History taking: Perhaps it is the terminology that gives medical students a stereotypical belief that it is the most mundane of tasks. The process becomes robotic and restrictive. The preoccupation with medical facts has drowned out the humanity in such interactions.
Non-compliance: An almost “dirty” word in the medical fraternity. Patients are given the look of consternation and is relegated to a lesser class. The demeanor changes and in unfortunate instances, hostility ensues . The stories behind non compliance often goes unheard. The heroism and stoic charisma in dealing with life situations is painted with the guilt of not following “doctor’s orders”.
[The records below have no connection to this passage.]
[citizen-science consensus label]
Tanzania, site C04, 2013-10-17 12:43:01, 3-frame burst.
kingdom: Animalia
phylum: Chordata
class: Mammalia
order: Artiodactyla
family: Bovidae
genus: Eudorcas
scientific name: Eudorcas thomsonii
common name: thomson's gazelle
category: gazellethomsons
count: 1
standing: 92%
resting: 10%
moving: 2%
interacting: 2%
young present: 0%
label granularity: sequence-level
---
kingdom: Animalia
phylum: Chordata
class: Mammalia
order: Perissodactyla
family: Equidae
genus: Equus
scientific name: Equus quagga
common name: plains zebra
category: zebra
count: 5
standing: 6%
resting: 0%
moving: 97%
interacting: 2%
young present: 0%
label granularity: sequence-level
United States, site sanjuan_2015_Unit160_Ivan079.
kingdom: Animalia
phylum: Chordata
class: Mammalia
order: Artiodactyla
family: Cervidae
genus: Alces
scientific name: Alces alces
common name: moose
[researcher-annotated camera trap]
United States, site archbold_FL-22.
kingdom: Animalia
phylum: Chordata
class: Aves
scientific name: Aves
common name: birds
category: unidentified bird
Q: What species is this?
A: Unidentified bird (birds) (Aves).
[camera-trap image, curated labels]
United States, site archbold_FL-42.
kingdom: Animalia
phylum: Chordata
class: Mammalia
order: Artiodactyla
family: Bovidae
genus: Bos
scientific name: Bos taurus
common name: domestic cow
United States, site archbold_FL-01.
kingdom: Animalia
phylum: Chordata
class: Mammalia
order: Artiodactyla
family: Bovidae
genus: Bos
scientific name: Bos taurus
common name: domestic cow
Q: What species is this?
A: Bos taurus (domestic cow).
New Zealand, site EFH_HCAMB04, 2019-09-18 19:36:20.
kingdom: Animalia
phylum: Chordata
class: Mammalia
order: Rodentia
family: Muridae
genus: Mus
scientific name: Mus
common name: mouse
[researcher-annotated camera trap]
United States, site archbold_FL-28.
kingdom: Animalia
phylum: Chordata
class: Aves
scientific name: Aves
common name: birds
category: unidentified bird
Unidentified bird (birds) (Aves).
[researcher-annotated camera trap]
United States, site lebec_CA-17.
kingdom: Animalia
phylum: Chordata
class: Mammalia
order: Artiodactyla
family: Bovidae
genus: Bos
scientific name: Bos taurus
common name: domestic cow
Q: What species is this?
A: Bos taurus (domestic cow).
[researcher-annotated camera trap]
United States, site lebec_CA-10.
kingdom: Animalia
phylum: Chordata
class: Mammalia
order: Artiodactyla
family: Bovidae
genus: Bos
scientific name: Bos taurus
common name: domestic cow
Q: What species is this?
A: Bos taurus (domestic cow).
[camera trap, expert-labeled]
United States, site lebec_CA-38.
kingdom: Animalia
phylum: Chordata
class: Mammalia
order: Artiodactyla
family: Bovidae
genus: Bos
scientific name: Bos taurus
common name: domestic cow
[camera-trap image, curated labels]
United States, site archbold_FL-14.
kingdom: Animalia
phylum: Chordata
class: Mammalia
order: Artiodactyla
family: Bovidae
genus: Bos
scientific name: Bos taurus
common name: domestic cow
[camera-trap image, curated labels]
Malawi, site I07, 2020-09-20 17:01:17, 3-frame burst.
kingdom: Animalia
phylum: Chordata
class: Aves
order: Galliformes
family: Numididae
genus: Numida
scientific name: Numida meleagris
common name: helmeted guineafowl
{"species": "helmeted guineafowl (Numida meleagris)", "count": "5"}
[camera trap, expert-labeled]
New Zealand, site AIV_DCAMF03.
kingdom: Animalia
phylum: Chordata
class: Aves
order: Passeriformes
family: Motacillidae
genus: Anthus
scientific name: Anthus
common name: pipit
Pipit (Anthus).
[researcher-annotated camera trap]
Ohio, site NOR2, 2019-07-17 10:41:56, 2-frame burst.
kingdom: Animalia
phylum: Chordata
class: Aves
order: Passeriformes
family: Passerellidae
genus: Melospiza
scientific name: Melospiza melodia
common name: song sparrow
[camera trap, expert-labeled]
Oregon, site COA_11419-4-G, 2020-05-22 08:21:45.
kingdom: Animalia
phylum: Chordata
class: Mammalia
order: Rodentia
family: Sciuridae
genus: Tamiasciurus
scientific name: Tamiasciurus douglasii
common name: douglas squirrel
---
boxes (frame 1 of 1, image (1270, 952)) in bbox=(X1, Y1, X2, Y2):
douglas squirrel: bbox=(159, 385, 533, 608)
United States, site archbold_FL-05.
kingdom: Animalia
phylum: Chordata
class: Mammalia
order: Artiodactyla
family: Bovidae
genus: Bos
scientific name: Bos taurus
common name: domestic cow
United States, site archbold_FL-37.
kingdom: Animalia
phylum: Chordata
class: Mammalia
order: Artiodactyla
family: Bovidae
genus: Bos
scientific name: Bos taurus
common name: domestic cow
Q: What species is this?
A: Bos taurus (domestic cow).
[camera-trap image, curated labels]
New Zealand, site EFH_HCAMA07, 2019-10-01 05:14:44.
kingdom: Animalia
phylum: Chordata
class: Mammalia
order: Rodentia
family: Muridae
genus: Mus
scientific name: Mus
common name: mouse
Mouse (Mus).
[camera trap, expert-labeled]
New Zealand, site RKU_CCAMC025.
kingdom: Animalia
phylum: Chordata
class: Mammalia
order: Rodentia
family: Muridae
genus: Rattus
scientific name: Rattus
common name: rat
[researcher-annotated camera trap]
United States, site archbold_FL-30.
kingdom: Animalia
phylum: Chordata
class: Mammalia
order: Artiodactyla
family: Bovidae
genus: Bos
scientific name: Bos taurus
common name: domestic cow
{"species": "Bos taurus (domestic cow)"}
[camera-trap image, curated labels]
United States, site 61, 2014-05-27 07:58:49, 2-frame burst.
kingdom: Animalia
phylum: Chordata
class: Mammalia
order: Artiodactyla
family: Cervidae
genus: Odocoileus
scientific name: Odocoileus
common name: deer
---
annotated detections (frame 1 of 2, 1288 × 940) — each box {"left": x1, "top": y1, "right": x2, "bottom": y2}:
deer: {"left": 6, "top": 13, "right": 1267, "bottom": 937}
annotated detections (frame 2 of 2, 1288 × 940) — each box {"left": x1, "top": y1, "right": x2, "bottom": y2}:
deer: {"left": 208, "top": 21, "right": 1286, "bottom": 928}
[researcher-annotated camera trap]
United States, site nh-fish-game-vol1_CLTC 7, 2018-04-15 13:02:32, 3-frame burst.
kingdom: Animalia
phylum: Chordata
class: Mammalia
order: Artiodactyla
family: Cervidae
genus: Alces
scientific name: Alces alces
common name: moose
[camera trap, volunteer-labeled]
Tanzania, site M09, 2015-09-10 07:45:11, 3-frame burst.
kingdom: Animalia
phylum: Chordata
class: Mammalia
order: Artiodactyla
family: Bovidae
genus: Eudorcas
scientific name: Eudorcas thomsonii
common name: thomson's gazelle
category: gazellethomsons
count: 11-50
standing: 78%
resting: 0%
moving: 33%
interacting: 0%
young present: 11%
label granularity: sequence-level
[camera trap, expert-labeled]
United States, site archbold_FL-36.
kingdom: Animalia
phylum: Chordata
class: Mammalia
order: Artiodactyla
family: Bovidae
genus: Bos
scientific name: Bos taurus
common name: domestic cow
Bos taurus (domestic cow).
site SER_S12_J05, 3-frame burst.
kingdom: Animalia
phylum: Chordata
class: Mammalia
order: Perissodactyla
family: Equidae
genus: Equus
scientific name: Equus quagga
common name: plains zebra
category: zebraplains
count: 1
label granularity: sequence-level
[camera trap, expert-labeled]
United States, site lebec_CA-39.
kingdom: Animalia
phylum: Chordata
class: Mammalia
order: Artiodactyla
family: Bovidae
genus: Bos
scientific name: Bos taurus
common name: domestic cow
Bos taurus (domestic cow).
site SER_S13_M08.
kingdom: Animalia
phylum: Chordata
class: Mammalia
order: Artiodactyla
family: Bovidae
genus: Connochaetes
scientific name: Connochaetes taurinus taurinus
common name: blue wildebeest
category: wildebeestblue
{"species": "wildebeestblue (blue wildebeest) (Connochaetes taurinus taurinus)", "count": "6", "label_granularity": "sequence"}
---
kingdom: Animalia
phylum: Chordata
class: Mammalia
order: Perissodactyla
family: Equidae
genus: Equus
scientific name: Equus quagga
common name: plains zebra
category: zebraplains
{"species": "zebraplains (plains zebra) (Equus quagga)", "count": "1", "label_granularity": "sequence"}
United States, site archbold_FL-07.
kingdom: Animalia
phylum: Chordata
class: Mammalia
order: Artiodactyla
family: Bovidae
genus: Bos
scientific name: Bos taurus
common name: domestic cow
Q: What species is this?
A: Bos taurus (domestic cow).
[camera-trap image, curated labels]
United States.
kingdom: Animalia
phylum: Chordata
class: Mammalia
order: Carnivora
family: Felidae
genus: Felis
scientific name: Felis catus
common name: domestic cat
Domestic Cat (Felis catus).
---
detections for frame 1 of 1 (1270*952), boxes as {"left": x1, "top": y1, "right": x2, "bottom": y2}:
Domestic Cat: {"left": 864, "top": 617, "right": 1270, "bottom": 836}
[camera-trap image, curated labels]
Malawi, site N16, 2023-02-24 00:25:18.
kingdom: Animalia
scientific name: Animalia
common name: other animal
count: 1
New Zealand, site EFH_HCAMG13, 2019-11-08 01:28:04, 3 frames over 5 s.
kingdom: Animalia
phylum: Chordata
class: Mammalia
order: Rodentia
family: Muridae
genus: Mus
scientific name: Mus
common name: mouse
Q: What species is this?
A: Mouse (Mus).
Some patients fear doctors, not because of the needles, but the very person that they have to turn to for help. Sturdy individuals become submissive , some taking barrages of criticisms, not normally tolerated.
Perhaps when we are at heaven’s door, we get a chance to see replays of our naivety behind closed doors. The lessons that we never learnt from those that walked in through the door.
So the next patient that walks into your busy clinic could be another chance at your ‘salvation’.